OK, return to the T-intersection. Now it’s decision time. You can retrace your steps, winding all the way back up the trail to Rouse Ranch Road, then past the corporate yard and on to MacKay Park. If you choose that option, you’ll end up covering slightly more than 3.2 miles.
There’s another choice, however. You can walk into the forest ahead and follow an off-trail route. Why do that? Simply for the sake of variety and discovery. The relatively level pathway leads past stately Ponderosa pines and across a subsidiary creek bed to a nameless Forest Service road. You’ll amble past scattered, mostly rustic cabins. But one surprisingly large residence to your left is easily the neighborhood’s dominant structure.

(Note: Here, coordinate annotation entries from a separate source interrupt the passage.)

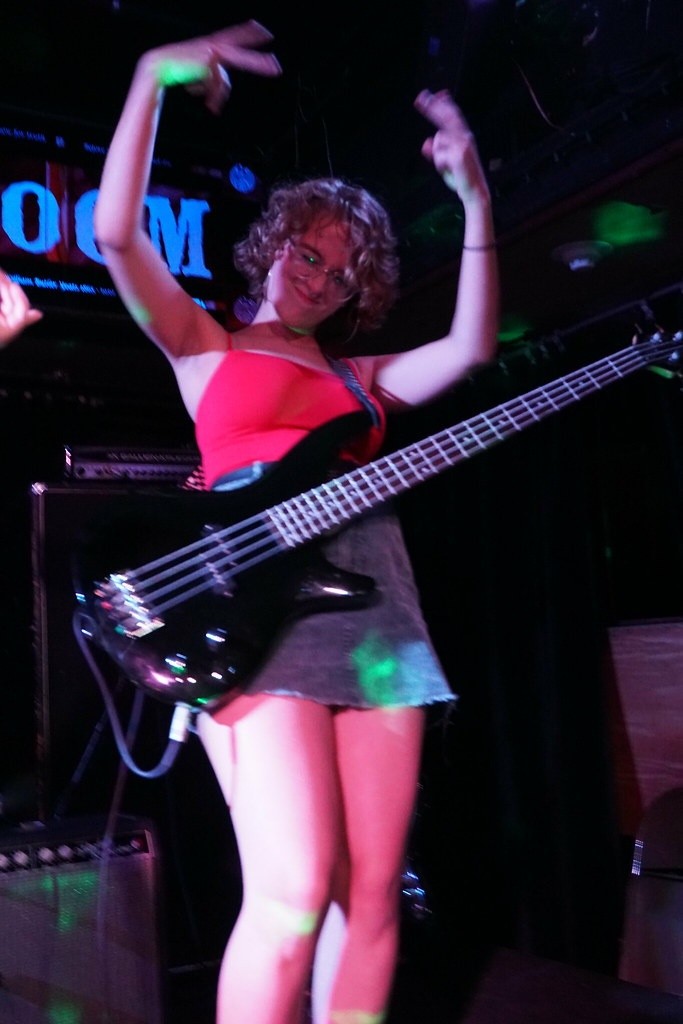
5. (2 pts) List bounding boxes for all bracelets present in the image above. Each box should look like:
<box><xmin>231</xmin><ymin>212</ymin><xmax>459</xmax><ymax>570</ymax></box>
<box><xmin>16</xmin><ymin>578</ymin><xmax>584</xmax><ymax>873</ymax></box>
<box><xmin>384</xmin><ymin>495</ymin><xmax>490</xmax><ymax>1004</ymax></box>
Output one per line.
<box><xmin>462</xmin><ymin>243</ymin><xmax>498</xmax><ymax>251</ymax></box>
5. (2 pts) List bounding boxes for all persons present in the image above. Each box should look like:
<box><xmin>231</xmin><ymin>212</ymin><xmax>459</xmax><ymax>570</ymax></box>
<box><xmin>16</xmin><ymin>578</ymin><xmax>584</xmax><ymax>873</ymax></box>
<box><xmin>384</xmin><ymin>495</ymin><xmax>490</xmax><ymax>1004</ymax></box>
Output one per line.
<box><xmin>94</xmin><ymin>21</ymin><xmax>498</xmax><ymax>1024</ymax></box>
<box><xmin>0</xmin><ymin>268</ymin><xmax>43</xmax><ymax>349</ymax></box>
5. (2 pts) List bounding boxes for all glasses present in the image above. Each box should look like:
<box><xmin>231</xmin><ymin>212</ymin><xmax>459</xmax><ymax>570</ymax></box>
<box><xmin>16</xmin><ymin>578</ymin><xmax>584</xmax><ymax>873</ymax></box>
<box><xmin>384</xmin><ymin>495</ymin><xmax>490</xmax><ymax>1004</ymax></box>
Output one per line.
<box><xmin>286</xmin><ymin>235</ymin><xmax>362</xmax><ymax>303</ymax></box>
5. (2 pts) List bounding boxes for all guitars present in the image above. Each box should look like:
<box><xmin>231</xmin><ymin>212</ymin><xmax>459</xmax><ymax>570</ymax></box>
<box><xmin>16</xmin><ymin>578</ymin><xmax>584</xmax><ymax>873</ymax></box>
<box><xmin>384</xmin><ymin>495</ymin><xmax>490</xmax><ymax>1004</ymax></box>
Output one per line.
<box><xmin>69</xmin><ymin>325</ymin><xmax>683</xmax><ymax>707</ymax></box>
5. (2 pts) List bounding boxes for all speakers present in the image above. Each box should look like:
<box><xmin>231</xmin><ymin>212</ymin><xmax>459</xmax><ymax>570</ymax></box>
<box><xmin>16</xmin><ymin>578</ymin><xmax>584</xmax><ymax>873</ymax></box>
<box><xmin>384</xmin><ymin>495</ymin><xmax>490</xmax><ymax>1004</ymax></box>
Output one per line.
<box><xmin>31</xmin><ymin>484</ymin><xmax>246</xmax><ymax>979</ymax></box>
<box><xmin>0</xmin><ymin>813</ymin><xmax>167</xmax><ymax>1024</ymax></box>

Not long after passing this mountain manor house, you’ll be on Big Tree Drive, which is still a dirt thoroughfare. Then, at about the two-mile point of your outing, you’ll come to another intersection – this one marked by a white fence. Turn right here onto Little Bear Creek Road, proceeding on what’s now a slightly ascendant course. Moments after dirt gives way to asphalt, you’ll arrive at Torrey Road.
Ahead is a somewhat challenging uphill trek, extending for about four tenths of a mile. Its most prominent feature is the big rocky dam on the left, which backs up two lakes: Papoose and Arrowhead. When you level out and reach Rouse Ranch Road, take a quick standing break. Then proceed upwards once again, this time for three -tenths of a mile. Soon you’re standing across from the corporate yard again, having mastered the two most difficult sections of your outdoor adventure.

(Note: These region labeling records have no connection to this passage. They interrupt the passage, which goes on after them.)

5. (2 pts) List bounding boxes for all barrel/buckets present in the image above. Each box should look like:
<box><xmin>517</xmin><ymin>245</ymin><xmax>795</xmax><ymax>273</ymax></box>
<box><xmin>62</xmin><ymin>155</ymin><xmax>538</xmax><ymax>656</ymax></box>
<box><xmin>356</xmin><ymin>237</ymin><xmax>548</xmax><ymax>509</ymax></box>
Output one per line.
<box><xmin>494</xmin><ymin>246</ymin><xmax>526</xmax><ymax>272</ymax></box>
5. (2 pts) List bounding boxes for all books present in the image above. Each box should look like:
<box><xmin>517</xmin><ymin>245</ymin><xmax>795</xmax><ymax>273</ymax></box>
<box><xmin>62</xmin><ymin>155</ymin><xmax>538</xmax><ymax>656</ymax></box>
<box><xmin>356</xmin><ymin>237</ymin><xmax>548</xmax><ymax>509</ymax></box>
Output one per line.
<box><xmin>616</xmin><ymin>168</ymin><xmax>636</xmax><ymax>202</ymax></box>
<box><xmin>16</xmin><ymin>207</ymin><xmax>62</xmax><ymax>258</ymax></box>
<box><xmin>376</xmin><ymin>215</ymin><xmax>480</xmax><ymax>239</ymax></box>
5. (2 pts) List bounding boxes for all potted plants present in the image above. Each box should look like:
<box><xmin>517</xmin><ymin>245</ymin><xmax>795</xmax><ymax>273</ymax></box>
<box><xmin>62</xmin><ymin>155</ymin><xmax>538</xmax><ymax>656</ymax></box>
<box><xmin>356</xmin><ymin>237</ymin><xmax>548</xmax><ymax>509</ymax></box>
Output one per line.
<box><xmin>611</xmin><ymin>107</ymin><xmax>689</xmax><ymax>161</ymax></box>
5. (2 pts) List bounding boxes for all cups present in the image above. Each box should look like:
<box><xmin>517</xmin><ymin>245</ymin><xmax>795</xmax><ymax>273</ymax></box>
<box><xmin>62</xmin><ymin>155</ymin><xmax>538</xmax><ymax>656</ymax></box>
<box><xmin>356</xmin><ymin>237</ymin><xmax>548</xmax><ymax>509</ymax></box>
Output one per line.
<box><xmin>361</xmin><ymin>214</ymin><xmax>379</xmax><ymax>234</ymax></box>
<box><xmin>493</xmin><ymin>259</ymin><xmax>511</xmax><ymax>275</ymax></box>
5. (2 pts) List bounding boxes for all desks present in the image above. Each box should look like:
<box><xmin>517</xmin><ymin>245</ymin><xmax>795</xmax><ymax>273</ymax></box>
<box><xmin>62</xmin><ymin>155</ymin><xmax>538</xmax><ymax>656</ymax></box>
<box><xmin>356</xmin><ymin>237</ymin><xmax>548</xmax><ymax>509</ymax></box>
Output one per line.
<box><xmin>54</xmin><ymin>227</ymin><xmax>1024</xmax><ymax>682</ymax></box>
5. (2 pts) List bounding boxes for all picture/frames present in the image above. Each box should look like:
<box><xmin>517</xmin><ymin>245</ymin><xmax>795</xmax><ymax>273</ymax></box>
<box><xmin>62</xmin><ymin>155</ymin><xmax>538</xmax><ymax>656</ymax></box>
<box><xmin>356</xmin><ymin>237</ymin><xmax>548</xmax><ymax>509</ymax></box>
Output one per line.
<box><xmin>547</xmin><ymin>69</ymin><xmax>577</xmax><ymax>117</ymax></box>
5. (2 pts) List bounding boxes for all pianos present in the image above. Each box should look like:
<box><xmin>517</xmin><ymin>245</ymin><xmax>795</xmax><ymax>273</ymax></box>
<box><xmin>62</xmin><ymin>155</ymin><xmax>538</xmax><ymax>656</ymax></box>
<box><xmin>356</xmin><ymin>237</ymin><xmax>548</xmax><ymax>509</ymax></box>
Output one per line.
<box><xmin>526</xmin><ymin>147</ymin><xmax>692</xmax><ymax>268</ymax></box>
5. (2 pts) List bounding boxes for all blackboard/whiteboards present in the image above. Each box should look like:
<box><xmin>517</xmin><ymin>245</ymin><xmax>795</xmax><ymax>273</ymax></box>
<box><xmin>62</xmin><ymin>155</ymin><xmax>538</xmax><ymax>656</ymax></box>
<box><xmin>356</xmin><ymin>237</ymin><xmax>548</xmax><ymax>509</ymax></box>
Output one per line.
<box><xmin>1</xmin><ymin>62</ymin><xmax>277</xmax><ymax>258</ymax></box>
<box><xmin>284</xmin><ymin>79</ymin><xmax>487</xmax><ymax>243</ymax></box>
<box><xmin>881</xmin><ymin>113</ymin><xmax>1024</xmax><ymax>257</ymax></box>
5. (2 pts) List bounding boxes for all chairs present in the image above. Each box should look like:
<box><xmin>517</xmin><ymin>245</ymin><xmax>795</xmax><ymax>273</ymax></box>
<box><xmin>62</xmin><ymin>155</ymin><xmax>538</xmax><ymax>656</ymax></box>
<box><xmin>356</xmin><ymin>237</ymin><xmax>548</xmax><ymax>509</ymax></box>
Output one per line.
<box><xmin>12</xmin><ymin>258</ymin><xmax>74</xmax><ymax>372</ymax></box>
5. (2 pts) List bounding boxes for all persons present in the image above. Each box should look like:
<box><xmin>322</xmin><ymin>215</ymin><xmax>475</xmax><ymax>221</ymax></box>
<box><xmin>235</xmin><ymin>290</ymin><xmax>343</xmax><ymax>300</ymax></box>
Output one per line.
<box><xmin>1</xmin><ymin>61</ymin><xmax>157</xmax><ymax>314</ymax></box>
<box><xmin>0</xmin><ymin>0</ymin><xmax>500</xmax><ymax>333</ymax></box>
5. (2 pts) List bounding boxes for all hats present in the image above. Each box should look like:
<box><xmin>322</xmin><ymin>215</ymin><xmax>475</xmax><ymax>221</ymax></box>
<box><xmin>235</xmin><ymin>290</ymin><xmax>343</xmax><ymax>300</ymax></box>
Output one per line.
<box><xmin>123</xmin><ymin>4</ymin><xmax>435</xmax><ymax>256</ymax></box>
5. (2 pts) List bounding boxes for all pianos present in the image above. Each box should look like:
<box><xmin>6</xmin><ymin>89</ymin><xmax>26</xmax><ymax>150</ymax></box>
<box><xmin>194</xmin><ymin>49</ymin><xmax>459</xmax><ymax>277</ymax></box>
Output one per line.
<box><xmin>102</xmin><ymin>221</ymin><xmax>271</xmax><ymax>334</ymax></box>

Now retrace your steps along Hospital Road, from which you can see the crests of the San Gabriel Mountains in the western distance. Moments later you’re back where you began. Give yourself a round of applause for completing a 3.25-mile hike. Bravo!
NOTES: This is a mostly narrow, winding trail offering an easy descent through copious stands of chaparral, then an aerobically challenging ascent back to your starting point in MacKay Park. Because of its vegetation and terrain, the North Shore Trail feels more like a hike through high-desert hills than a mountain-trail outing.

Little Bear Creek is dry much of the year, as evidenced by this view from the middle of its sandy and rocky bed. But heavy rains, mostly during winter, quickly turn it into a rushing torrent.